A spokesman for the U.K. Border Agency was quoted by the BBC stating, "Both these individuals have engaged in unacceptable behavior by inciting hatred against a number of communities."
Phelps died in 2014.
L. Ron Hubbard
Britain's Minister of Health Kenneth Robinson described Scientology in a House of Commons speech in 1968 as a "a potential menace to the personality and well-being of those so deluded as to become its followers" as well as so objectionable that all measures should be taken to curb its growth. That led to a ban on the immigration of foreign Scientologists. L. Ron Hubbard moved Scientology's headquarters out of Britain and left the country in 1969.
The ban resulted in more than 140 people being barred from the country. The general ban was reversed in 1980 and Scientology was classified as a religion for immigration purposes in 1996. Hubbard remained banned until his death in 1986, relating to a fraud conviction in France.
Rapper Snoop Dogg was banned after a Heathrow Airport fight in 2006, when British Airways staff prevented his crew from entering the first-class lounge. The altercation resulted in Snoop getting arrested. According to The Guardian newspaper, seven police officers were injured in the melee. He was denied a travel visa the following year and wasn't allowed back in until 2010.
Snoop is no stranger to run-ins with the law, and more specifically immigration law. He has been banned from Australia because of his "string of convictions" and overstaying a previous visa. Norway, where he was busted for trying to enter the country with marijuana, banned him for two years.

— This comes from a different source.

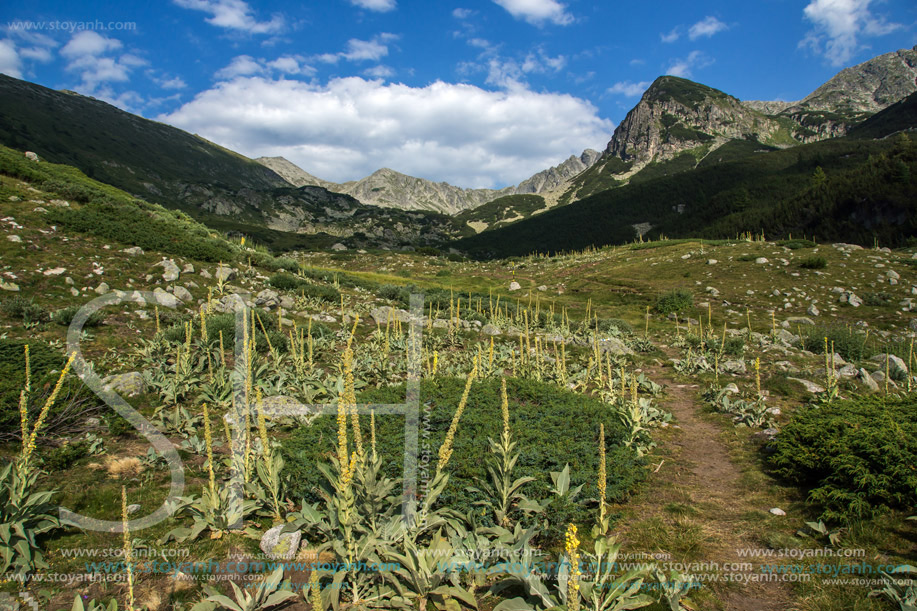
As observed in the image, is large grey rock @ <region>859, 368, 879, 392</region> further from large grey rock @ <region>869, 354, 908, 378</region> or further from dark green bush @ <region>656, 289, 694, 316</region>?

Apparently the NFL isn't so keen either because Katy Perry told Elle magazine that they blocked Snoop's appearance during her Superbowl Halftime show in 2015.

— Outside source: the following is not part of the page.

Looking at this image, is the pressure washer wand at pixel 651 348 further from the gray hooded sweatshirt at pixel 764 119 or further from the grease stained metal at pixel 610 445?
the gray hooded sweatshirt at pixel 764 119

Here, Snoop performs at a Super Bowl party hosted by Playboy magazine in Dallas, Texas, Feb. 4, 2011.
R&B singer Chris Brown got himself banned from the U.K. in 2010, following his conviction in the U.S. for assaulting his then-girlfriend Rihanna in 2009.
In this photo, Chris Brown and Rihanna attend the 55th Annual Grammy Awards on Feb. 10, 2013, in Los Angeles.
Britain wasn't the only country to have issues with Brown's domestic violence. The singer found himself banned from Australia in 2015, after applying for a visa ahead of December concert dates in the country, despite visits in 2011 and 2012 after his conviction. He'd been banned from Canada earlier in the year for the same reason.
Here, Brown appears in court for a probation violation hearing with his attorney Mark Geragos (R) in Los Angeles Court on May 9, 2014. He was sentenced to five years probation, a one year domestic violence program and 180 days of community service.